What is expected »
Everything from the line holding "From the perspective" through the last line below must be repeated exactly, and nothing else.

— START OF Available records —

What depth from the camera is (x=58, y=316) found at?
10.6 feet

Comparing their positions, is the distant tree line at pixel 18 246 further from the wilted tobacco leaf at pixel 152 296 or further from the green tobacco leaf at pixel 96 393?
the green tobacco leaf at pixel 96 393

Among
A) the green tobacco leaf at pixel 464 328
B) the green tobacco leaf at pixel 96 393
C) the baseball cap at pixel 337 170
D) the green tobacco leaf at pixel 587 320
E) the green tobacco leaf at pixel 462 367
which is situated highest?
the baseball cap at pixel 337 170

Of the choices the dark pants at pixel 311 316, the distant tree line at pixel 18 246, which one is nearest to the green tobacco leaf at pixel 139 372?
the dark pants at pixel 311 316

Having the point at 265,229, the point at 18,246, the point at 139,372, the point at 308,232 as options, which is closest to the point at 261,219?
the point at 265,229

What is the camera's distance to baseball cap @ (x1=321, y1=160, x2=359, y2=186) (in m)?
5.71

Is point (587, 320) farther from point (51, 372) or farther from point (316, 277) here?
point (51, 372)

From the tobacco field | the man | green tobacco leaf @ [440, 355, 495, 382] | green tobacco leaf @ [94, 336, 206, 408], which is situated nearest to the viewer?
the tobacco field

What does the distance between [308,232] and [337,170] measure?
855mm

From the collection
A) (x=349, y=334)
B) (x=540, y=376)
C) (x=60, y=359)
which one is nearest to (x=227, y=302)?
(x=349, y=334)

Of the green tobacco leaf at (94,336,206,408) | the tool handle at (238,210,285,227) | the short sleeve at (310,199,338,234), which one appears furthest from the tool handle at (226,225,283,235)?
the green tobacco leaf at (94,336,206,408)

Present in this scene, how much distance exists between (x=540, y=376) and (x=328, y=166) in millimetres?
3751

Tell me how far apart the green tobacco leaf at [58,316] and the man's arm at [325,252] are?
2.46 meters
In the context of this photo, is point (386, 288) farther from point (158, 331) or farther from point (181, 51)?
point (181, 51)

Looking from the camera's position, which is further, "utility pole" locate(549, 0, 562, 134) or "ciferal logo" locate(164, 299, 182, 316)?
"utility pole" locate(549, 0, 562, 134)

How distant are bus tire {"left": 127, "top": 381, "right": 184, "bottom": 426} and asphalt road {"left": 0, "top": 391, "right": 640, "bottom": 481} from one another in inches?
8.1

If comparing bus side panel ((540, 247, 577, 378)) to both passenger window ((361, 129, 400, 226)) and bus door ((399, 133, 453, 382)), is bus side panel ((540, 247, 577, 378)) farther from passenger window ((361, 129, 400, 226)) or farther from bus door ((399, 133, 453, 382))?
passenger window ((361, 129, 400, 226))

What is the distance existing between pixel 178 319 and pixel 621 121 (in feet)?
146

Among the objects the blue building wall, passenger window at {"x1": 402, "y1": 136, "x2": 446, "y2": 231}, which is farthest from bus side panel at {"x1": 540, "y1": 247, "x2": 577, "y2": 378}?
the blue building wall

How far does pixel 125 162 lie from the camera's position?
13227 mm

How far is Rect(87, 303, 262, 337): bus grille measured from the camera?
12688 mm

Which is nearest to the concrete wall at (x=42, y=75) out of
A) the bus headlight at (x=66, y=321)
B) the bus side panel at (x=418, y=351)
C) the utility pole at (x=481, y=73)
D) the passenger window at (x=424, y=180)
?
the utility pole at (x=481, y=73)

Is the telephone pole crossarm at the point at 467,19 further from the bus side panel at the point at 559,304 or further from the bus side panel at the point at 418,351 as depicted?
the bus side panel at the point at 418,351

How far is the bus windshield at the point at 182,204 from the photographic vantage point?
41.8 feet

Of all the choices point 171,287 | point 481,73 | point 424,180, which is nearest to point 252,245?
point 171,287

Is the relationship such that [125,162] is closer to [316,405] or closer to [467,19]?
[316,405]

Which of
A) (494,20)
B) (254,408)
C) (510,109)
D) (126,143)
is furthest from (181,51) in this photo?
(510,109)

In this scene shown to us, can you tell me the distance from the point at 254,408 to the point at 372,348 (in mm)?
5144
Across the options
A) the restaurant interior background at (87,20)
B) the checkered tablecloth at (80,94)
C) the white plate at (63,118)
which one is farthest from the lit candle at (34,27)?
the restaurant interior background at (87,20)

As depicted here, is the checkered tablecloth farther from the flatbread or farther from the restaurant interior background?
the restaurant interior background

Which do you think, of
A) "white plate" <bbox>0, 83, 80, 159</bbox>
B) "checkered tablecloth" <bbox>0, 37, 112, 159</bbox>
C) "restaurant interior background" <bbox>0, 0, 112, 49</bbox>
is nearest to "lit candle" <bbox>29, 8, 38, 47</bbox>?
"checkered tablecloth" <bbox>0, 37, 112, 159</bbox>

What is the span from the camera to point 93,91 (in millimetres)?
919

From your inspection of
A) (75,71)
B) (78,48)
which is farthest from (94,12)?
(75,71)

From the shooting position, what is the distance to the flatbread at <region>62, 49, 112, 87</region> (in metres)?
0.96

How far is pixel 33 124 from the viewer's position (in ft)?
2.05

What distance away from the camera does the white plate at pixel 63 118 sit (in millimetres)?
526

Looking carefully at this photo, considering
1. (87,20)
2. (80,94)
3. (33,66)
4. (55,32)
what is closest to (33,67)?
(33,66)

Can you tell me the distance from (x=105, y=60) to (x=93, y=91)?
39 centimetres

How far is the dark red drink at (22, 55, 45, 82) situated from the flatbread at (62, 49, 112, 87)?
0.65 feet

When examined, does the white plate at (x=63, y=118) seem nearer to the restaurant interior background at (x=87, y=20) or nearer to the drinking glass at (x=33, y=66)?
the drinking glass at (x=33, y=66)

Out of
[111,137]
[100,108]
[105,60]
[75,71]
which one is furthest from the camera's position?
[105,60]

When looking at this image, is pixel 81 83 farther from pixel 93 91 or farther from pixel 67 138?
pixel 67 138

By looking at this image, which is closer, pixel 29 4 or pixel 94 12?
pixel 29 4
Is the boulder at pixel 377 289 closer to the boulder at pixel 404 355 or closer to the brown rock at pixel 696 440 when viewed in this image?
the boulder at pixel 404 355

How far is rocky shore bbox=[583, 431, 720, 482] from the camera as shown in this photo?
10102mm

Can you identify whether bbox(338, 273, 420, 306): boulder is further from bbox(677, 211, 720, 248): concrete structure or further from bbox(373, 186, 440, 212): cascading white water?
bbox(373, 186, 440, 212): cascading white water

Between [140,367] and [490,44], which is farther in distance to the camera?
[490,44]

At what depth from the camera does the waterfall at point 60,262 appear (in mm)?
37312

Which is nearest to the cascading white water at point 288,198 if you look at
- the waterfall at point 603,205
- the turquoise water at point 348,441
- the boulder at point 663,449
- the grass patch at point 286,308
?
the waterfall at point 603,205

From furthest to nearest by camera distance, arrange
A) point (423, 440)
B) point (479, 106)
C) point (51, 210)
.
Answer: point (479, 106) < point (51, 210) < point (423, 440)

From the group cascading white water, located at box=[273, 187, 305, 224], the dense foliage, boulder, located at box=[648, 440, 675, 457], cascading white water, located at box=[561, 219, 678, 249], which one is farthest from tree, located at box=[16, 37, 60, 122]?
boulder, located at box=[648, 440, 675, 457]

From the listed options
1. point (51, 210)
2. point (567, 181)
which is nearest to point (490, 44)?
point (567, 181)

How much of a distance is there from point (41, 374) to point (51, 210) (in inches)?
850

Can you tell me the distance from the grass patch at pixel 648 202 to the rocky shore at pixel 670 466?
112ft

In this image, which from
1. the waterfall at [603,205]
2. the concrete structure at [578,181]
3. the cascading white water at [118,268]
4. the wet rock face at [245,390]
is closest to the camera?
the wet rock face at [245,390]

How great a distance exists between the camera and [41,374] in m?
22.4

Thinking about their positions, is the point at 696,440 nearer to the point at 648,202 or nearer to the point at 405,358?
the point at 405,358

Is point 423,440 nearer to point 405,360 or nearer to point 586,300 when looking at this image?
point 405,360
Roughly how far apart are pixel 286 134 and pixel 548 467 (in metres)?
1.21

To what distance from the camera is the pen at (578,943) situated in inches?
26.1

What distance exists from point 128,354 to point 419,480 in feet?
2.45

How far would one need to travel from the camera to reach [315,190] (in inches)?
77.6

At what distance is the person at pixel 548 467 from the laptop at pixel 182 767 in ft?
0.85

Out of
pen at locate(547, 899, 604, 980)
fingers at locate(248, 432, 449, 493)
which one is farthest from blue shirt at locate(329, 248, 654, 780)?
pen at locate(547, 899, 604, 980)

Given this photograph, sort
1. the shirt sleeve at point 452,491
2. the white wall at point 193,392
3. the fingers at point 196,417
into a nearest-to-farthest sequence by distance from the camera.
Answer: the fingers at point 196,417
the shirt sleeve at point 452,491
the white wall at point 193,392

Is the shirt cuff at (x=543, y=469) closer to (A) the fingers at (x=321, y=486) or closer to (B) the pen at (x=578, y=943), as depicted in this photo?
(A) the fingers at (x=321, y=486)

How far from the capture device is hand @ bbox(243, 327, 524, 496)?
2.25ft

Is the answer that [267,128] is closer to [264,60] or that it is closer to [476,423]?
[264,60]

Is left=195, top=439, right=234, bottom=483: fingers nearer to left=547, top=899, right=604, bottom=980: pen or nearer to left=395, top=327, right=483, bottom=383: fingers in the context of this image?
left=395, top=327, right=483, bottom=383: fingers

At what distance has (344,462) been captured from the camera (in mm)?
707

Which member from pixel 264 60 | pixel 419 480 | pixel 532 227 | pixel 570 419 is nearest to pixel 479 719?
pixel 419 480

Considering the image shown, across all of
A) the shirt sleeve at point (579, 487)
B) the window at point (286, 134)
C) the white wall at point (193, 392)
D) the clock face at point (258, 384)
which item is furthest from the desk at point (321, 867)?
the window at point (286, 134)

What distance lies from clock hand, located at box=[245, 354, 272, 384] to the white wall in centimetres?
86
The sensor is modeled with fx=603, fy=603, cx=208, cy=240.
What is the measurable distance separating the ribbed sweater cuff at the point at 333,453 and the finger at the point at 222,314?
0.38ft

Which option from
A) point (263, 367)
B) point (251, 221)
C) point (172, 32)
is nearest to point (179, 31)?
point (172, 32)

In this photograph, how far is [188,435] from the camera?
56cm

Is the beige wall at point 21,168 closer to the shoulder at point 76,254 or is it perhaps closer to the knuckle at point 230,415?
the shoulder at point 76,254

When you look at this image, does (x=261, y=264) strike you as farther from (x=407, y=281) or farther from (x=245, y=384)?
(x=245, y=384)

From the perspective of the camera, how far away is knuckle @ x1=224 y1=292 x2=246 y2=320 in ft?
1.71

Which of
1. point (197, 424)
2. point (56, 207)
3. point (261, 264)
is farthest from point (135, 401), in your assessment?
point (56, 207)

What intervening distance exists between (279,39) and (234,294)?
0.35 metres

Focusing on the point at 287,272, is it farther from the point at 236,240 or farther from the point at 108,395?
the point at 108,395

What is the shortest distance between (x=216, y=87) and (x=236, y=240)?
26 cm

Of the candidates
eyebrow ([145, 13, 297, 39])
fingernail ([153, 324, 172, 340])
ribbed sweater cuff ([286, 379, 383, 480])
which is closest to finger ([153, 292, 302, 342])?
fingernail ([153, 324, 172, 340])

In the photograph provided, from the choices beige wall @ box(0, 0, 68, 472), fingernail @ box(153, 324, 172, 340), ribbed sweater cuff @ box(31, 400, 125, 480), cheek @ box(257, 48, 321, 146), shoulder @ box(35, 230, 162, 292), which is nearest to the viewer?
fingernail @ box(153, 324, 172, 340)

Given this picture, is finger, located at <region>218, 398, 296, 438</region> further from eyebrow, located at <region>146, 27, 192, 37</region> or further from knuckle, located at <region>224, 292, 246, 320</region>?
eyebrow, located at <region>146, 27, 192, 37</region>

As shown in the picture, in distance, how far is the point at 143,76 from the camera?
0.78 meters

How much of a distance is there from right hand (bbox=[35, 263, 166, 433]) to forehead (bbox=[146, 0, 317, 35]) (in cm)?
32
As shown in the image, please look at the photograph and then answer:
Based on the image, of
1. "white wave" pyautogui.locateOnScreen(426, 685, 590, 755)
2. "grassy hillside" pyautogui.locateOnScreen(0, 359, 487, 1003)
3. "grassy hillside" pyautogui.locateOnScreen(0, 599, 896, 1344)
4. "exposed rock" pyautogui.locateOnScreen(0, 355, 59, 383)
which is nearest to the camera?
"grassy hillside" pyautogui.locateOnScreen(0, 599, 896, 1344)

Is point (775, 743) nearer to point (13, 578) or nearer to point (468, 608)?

— END OF Available records —

Final result »
From the perspective of the camera, how far away is knuckle @ x1=224 y1=292 x2=246 y2=320 in ft?
1.71

Which of
1. point (197, 424)
2. point (56, 207)
3. point (261, 264)
is farthest from point (135, 401), in your assessment?
point (56, 207)

What intervening distance exists between (279,39) and (234,294)?
0.35 metres

Focusing on the point at 287,272, is it farther from the point at 236,240 or farther from the point at 108,395?
the point at 108,395

What is the shortest distance between (x=216, y=87) and (x=236, y=240)?
26 cm

Of the candidates
eyebrow ([145, 13, 297, 39])
fingernail ([153, 324, 172, 340])
ribbed sweater cuff ([286, 379, 383, 480])
which is closest to finger ([153, 292, 302, 342])?
fingernail ([153, 324, 172, 340])

In the photograph provided, from the choices beige wall @ box(0, 0, 68, 472), fingernail @ box(153, 324, 172, 340), ribbed sweater cuff @ box(31, 400, 125, 480), cheek @ box(257, 48, 321, 146), shoulder @ box(35, 230, 162, 292), which is nearest to the viewer?
fingernail @ box(153, 324, 172, 340)

Given this picture, is finger, located at <region>218, 398, 296, 438</region> further from eyebrow, located at <region>146, 27, 192, 37</region> or further from knuckle, located at <region>224, 292, 246, 320</region>?
eyebrow, located at <region>146, 27, 192, 37</region>

As shown in the picture, in distance, how far is the point at 143,76 from the camera?
0.78 meters

How much of a distance is there from right hand (bbox=[35, 263, 166, 433]) to forehead (bbox=[146, 0, 317, 35]) (in cm)?
32
As shown in the image, please look at the photograph and then answer:
Based on the image, of
1. "white wave" pyautogui.locateOnScreen(426, 685, 590, 755)
2. "grassy hillside" pyautogui.locateOnScreen(0, 359, 487, 1003)
3. "grassy hillside" pyautogui.locateOnScreen(0, 599, 896, 1344)
4. "exposed rock" pyautogui.locateOnScreen(0, 355, 59, 383)
which is nearest to the camera?
"grassy hillside" pyautogui.locateOnScreen(0, 599, 896, 1344)

Is point (775, 743) nearer to point (13, 578) or nearer to point (468, 608)?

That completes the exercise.